Start of Text for analysis

Green Software Foundation

Built to Measure: SCI, Impact Framework, and Carmen

How open-source tools are helping organizations measure and reduce their software carbon emissions.

GSF Team on behalf of the Software Standards Working Group

Illustrated graphic showing three connected circular icons representing the Green Software Foundation's measurement tools: the SCI specification (shown with the formula ((E x I) + M) per R), the Impact Framework (represented by a manifest file icon below), and Carmen (represented by dashboard and grid icons below). The three tools are visually linked, suggesting they work together as a system. Teal and green color palette on a teal background. Green Software Foundation logo and website URL in the bottom left corner.

In 2021, when GSF was founded, our goal was to make software emissions visible at the industry level. Five years on, the problem has shifted. Software is now recognized as a significant carbon source, but knowing that software has an environmental impact isn’t the same as being able to measure it. What we heard consistently from organizations was the need for a systematic way to quantify, track, and mitigate the carbon intensity of their software.

While existing metrics work well for annual reporting, they are not accurate enough for real-time tracking and exposing information that helps organizations and practitioners make better optimization decisions, set reduction targets, and prepare for regulatory requirements. 

The Software Carbon Intensity (SCI) specification, the Impact Framework (IF), and Carmen (Carbon Measurement Engine) are three complementary tools from the Green Software Foundation designed to address these gaps.

End of Text for analysis
Start of Data section

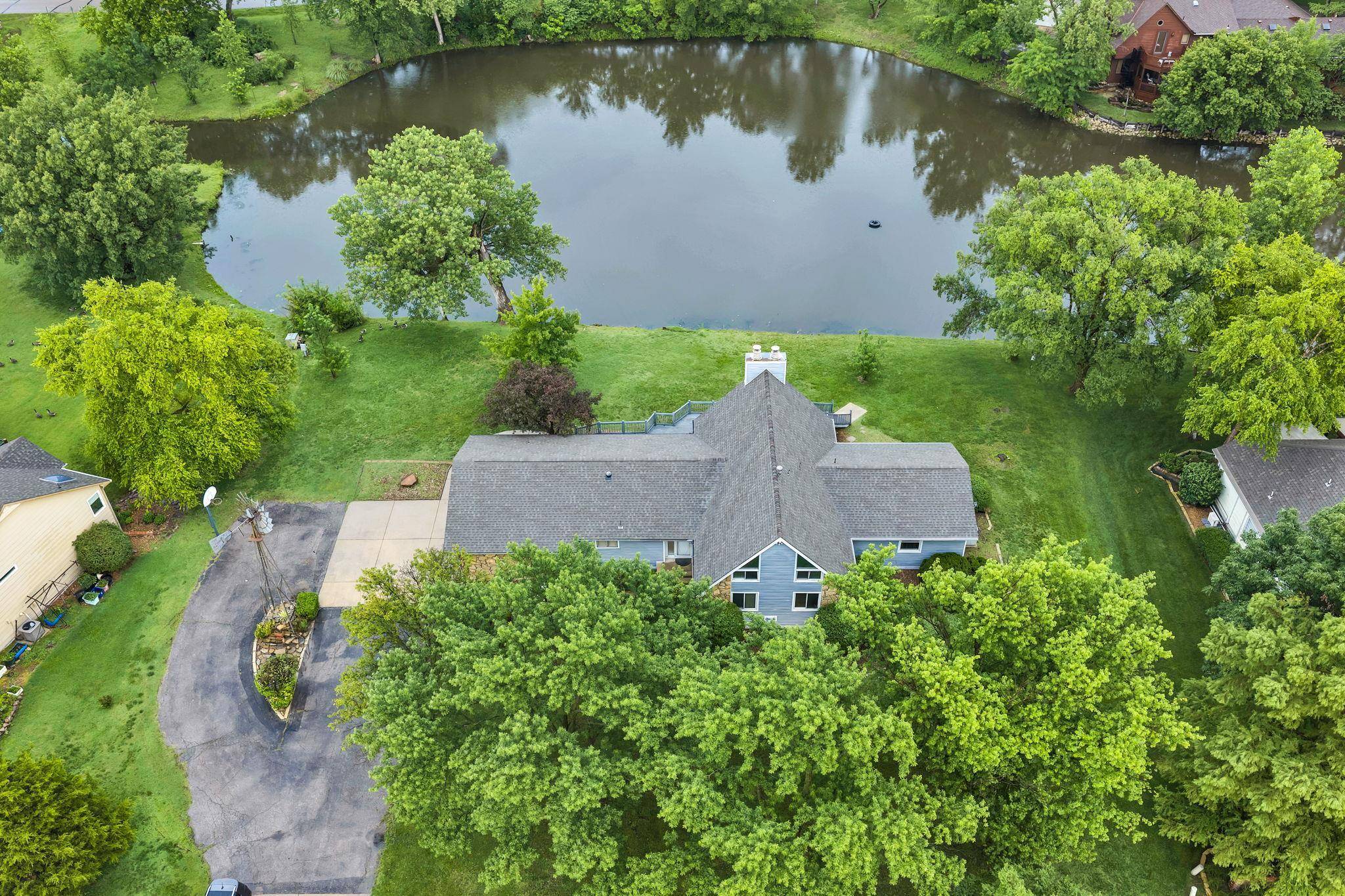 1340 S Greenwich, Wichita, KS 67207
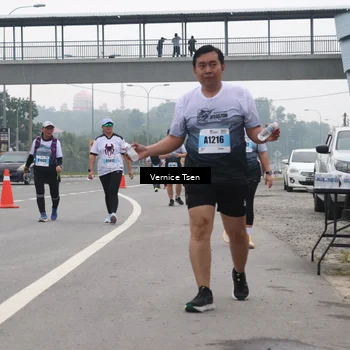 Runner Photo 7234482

End of Data section

■ **What to work on**: In the article about the Green Software Foundation's measurement tools, what does the name Carmen stand for?

■ **Solution**: Carbon Measurement Engine